Day Limits for Inpatient
Inpatient psychiatric care typically has annual day limits: 30, 60, or 90 days. Extended residential treatment may exceed these limits quickly.
Waiting Periods
Some plans have waiting periods for mental health benefits (often 3-6 months). You can't start using mental health coverage immediately after enrollment.
Provider Restrictions
You may need to use in-network providers or get pre-authorization for treatment. Finding English-speaking, in-network therapists abroad can be challenging.
Separate Deductibles
Some plans have separate deductibles or higher cost-sharing for mental health services compared to physical health.
Questions to Ask
- Is outpatient mental health included in this plan tier?
- How many therapy sessions are covered per year?
- Is there a waiting period for mental health benefits?
- Are teletherapy sessions covered?
- What's the process for finding an in-network therapist abroad?

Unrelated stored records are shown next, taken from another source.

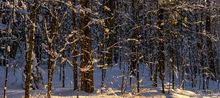 Debar Mt,Debar Mt Trail,snowmobile trail,snowy woods,forest,snowy forest,Debar Mt snowy forest,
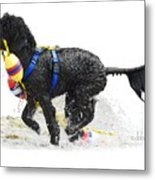 Water Dog 7 Metal Print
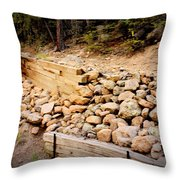 Support Throw Pillow by Beauty For God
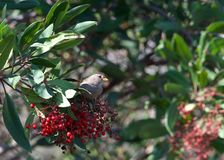House sparrow perched in a berry bush, eating Stock Photos
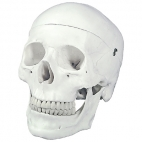 Skull Model, Natural Size 3 Pc.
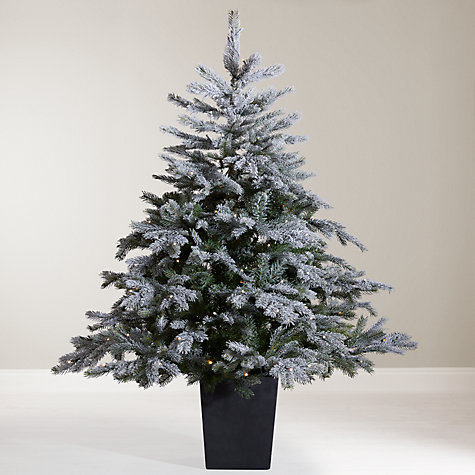 Buy John Lewis Isla Mist Pre-Lit Potted Christmas Tree, 4.5ft Online at johnlewis.com
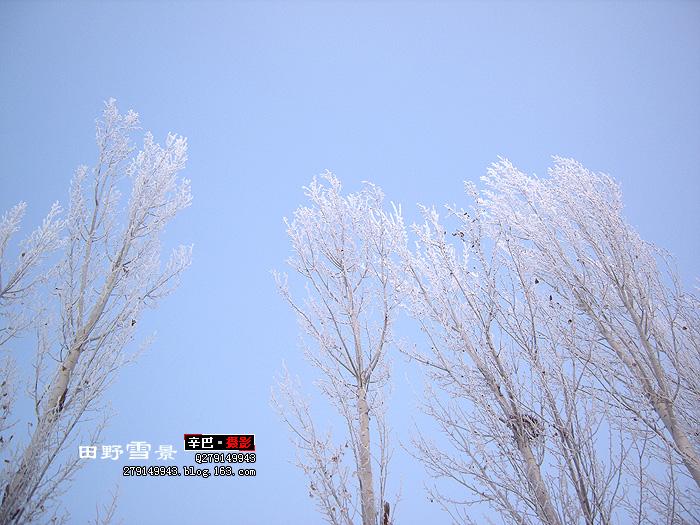 〖摄影〗田野雪景(40P) - 辛巴 - 【辛巴】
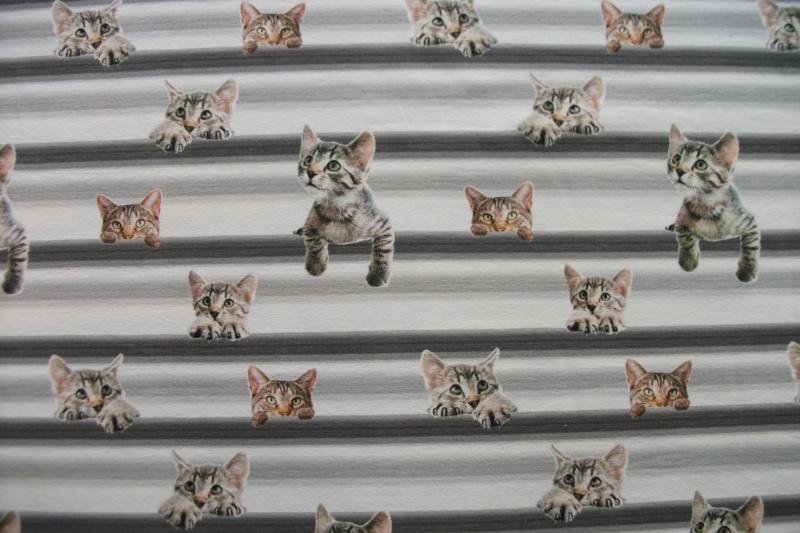 Tricot katten digitale print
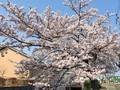 住吉町の桜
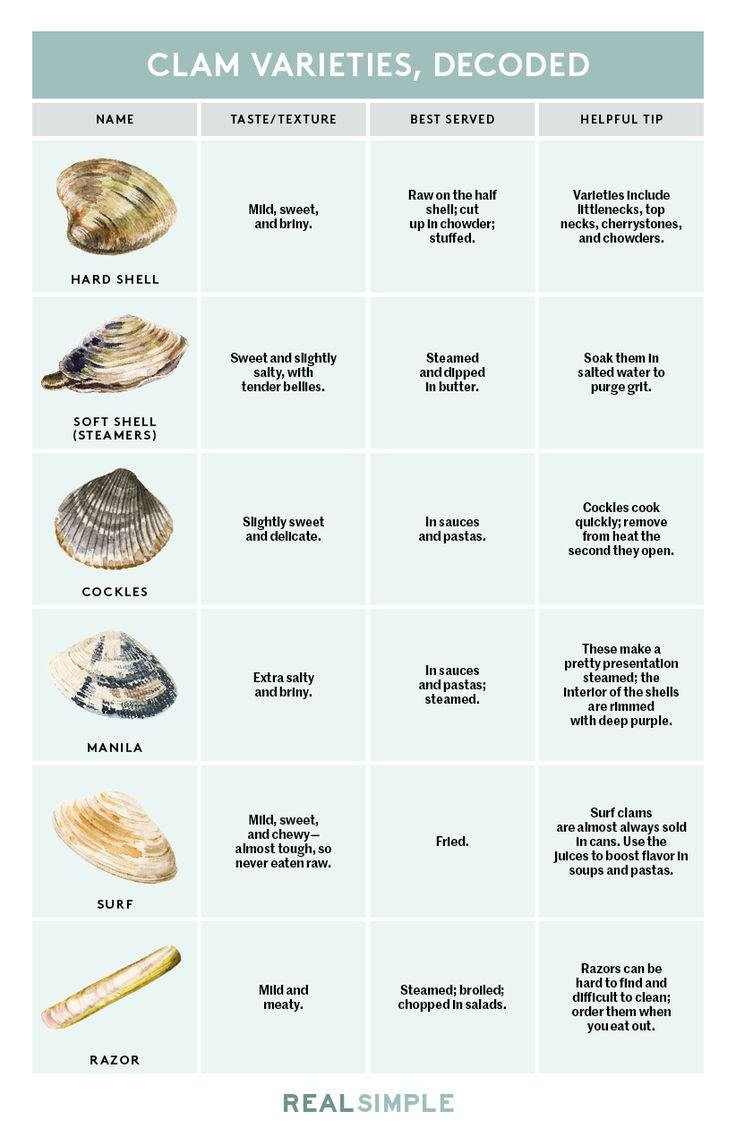 Here's Every Type Of Clam In One Simple Chart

Recommended Providers for Mental Health
These providers have relatively strong mental health coverage, though specifics vary by plan:
| Provider | Outpatient Therapy | Inpatient Psychiatric | Annual Limits |
|---|---|---|---|
| Cigna Global | Included (Gold+) | Included | Up to plan max |
| Allianz Care | Included (varies) | Included | 30-60 days inpatient |
| BUPA Global | Included | Included | Varies by plan |
| Aetna International | Included | Included | Plan-specific |
| IMG Global | Limited | Limited | Lower caps |
Cigna Global
Cigna includes mental health in Gold and Platinum plans with relatively generous limits. They have a telehealth platform that includes mental health providers. Known for broader network access and good customer service for mental health claims.
Allianz Care
Allianz covers outpatient mental health in most comprehensive plans. They offer a virtual care platform with counseling options. Inpatient limits vary by plan level.
BUPA Global
BUPA includes mental health across most plan tiers. They have invested in mental health support services and offer access to Employee Assistance Program (EAP) style services on some plans.
Aetna International
Aetna covers mental health and has partnerships with mental health providers globally. Their higher-tier plans include comprehensive psychiatric coverage.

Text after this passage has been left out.